Rusya pazarının olumlu etkisi olan yapıda, Rusya verileri dışarıda tutulunca ihracatta daha dramatik bir miktar ve değer bazının ortaya çıktığı bilgisi de haberde yer alıyor. Bunu ilk 5 ay sonuçları gösteriyor. İlk 5 ayda sadece Rusya’ya yapılan ihracat yüzde 112 artarak 1.89 milyar dolardan 4 milyar dolara yükselmiş. Rusya etkisiyle Bağımsız Devletler Topluluğu ülkelerine ihracatımız da aynı dönemde yüzde 58 oranında atışla 6.4 milyar dolardan 10.1 milyar dolara çıkmış.
TİM’den derlenen yılın ilk beş ay verileri ihracatımızın değer bazında yüzde 3 kayıpla 93.08 milyar dolardan 89,9 milyar dolara gerilediğini gösteriyor. Aynı dönemde miktar bazında kaybımızın da yüzde 21 olduğu bilgisi haberde yer alıyor. Ocak-Mayıs döneminde ihracatın 27 alt grubundan 22’sinde miktar bazlı düşüş yaşanmış en büyük kayıp yüzde 38.4 değer kaybıyla çelik sektöründe görülmüş. 2022yılının ilk beş ayında 9.5 milyar seviyesindeki çelik ihracatı bu yılın aynı döneminde 5.8 milyar dolara inmiş.

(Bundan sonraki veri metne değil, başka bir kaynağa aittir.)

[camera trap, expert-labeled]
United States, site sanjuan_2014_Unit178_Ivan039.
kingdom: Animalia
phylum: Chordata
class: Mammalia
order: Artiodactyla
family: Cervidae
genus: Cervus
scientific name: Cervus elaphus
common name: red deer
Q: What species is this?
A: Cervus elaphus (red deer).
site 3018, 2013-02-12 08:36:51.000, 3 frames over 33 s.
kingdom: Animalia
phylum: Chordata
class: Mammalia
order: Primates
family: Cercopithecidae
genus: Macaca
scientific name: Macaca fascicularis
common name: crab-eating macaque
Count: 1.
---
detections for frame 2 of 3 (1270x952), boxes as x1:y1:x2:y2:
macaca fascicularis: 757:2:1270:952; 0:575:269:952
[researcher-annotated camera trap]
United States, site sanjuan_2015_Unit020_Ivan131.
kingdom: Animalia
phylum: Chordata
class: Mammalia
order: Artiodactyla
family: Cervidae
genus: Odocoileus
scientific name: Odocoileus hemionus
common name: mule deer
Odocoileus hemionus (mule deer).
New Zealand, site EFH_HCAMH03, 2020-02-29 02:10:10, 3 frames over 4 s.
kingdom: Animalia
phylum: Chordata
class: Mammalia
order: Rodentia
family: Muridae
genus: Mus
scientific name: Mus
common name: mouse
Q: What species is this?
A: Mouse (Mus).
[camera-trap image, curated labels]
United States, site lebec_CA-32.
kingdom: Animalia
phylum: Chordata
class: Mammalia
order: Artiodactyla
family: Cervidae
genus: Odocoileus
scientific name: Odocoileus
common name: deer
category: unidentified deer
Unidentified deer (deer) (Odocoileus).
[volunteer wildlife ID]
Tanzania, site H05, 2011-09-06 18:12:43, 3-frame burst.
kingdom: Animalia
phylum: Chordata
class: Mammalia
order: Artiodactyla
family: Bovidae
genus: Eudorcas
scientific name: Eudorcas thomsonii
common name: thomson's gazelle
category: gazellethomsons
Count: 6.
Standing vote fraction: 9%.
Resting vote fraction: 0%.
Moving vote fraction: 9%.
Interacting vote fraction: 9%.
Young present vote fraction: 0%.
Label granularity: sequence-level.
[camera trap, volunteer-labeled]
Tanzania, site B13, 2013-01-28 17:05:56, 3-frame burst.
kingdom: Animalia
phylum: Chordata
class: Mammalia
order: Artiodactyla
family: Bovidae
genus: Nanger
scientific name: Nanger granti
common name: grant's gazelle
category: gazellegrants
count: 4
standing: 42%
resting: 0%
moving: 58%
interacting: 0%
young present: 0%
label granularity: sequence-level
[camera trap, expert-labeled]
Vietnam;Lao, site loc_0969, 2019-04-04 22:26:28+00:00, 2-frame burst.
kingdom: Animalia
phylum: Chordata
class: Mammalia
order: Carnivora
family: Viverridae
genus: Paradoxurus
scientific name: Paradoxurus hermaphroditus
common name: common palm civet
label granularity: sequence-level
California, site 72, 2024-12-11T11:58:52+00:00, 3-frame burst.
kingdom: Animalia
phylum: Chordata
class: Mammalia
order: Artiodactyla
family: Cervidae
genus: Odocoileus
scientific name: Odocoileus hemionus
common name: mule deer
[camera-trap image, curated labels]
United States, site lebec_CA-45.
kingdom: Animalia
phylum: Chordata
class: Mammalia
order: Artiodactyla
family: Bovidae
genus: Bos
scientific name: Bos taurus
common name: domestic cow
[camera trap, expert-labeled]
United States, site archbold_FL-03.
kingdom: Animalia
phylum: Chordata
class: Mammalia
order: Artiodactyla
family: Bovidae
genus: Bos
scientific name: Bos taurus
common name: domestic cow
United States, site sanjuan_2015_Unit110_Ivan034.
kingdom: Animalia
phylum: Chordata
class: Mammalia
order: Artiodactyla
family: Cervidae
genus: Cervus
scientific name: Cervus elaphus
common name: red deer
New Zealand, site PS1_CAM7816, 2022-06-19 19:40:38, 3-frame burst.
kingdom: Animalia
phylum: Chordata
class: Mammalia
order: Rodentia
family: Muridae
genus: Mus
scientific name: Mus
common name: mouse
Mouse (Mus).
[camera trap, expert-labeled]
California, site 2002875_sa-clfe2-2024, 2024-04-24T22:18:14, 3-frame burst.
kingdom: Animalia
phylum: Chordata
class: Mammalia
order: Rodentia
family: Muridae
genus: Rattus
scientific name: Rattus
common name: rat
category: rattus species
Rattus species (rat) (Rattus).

İhracattaki düşüşü geleneksel pazarımız Avrupa üzerinden de irdelemeliyiz. 2022 yılında toplam ihracatımızın yüzde 40,6’sı olan 103.1 milyar dolarlık ihracat gerçekleştirdiğimiz Avrupa pazarına, bu yılın ilk yarısında 40.8 milyar dolarlık ihracat gerçekleştirmişiz. Geçen yılın Avrupa’ya ihracatımıza ulaşmak için ikinci yarıda 60 milyar doların üzerinde ihracat yapmamız gerekiyor. Bizim için büyük önem taşıyan ihracat gelirlerimizi artırmak için başta Avrupa olmak üzere bütün ihraç pazarlarımızı gözden geçirip, eksiklerimizi giderme yollarını aramalıyız. İhracat pazarlarında büyük bir rekabetin bizi beklediğini bilmeliyiz.